*** AVAILABLE RECORDS Section Begins ***

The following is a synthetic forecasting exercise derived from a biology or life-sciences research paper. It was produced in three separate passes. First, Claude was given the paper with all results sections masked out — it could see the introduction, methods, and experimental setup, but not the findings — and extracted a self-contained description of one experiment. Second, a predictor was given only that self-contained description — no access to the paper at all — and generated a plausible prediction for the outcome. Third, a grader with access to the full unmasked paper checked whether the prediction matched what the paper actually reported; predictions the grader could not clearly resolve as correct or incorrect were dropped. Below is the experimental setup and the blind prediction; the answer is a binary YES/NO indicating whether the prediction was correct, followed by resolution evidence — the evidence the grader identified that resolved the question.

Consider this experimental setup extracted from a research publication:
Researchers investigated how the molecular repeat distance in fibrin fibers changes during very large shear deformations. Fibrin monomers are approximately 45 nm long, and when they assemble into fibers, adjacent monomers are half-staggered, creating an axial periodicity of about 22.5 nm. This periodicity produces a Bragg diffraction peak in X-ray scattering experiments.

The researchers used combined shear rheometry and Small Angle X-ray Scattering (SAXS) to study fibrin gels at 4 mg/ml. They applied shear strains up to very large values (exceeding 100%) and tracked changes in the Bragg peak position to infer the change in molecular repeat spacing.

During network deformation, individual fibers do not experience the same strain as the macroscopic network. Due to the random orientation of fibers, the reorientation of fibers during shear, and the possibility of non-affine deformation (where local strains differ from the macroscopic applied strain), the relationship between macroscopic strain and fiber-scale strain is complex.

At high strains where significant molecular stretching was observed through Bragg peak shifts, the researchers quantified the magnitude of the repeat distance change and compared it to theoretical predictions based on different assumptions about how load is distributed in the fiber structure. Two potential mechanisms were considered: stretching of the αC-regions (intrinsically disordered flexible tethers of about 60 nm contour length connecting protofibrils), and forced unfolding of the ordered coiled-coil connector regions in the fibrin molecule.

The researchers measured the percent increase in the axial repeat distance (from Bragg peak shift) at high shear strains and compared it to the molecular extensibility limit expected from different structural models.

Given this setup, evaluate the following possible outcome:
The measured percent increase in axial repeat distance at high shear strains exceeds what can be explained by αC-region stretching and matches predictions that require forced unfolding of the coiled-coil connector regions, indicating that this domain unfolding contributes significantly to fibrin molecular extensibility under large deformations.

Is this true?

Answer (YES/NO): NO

*** AVAILABLE RECORDS Section Ends ***
*** AVAILABLE RECORDS Section Begins ***

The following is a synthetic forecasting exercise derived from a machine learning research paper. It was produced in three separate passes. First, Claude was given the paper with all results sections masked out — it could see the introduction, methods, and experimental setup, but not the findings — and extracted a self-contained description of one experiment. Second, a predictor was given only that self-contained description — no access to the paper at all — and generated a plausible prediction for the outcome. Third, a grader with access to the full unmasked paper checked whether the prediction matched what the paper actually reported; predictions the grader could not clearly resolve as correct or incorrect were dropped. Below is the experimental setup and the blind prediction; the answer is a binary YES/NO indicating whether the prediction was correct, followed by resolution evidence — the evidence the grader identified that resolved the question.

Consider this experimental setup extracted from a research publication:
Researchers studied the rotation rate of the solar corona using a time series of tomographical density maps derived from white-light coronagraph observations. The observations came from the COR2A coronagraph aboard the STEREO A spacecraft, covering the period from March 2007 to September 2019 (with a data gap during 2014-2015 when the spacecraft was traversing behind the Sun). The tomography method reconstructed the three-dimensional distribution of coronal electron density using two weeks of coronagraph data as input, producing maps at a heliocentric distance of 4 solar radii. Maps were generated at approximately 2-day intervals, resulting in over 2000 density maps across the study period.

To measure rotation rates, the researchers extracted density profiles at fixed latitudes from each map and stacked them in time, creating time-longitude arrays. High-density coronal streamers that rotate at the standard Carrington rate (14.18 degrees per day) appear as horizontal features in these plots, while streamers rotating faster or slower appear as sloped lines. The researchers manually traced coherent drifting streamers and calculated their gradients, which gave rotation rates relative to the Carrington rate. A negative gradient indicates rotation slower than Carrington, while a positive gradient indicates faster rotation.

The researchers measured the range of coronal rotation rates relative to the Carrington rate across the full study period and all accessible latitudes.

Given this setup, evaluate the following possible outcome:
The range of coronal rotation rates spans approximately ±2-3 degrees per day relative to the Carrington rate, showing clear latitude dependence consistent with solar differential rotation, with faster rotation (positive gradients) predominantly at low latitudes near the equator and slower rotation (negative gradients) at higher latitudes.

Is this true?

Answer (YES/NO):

*** AVAILABLE RECORDS Section Ends ***
*** AVAILABLE RECORDS Section Begins ***

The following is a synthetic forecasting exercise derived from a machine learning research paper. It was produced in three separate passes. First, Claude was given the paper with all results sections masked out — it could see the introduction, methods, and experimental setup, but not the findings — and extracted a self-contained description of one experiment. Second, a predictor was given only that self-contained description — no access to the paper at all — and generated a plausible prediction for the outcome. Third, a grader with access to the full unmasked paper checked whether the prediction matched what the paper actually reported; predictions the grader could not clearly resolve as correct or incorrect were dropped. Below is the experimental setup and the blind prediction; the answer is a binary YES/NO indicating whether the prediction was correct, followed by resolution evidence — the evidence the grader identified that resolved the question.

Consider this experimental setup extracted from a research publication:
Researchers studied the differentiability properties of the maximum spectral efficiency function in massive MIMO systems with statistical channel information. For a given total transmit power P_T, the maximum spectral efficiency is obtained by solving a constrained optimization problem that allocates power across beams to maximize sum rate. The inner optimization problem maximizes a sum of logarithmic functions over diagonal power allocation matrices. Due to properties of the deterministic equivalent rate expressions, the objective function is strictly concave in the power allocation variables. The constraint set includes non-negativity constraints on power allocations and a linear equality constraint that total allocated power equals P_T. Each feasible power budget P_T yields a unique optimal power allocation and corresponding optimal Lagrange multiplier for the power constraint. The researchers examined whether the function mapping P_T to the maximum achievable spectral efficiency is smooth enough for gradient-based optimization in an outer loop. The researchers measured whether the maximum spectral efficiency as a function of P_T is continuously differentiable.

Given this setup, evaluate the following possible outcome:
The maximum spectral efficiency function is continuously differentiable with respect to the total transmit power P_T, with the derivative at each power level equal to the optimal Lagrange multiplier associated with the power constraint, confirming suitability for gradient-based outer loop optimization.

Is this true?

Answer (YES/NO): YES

*** AVAILABLE RECORDS Section Ends ***

**TASK DESCRIPTION**
Wherever "connector" occurs in the entries above, copy the line it sits on.

**RESULT**
At high strains where significant molecular stretching was observed through Bragg peak shifts, the researchers quantified the magnitude of the repeat distance change and compared it to theoretical predictions based on different assumptions about how load is distributed in the fiber structure. Two potential mechanisms were considered: stretching of the αC-regions (intrinsically disordered flexible tethers of about 60 nm contour length connecting protofibrils), and forced unfolding of the ordered coiled-coil connector regions in the fibrin molecule.
The measured percent increase in axial repeat distance at high shear strains exceeds what can be explained by αC-region stretching and matches predictions that require forced unfolding of the coiled-coil connector regions, indicating that this domain unfolding contributes significantly to fibrin molecular extensibility under large deformations.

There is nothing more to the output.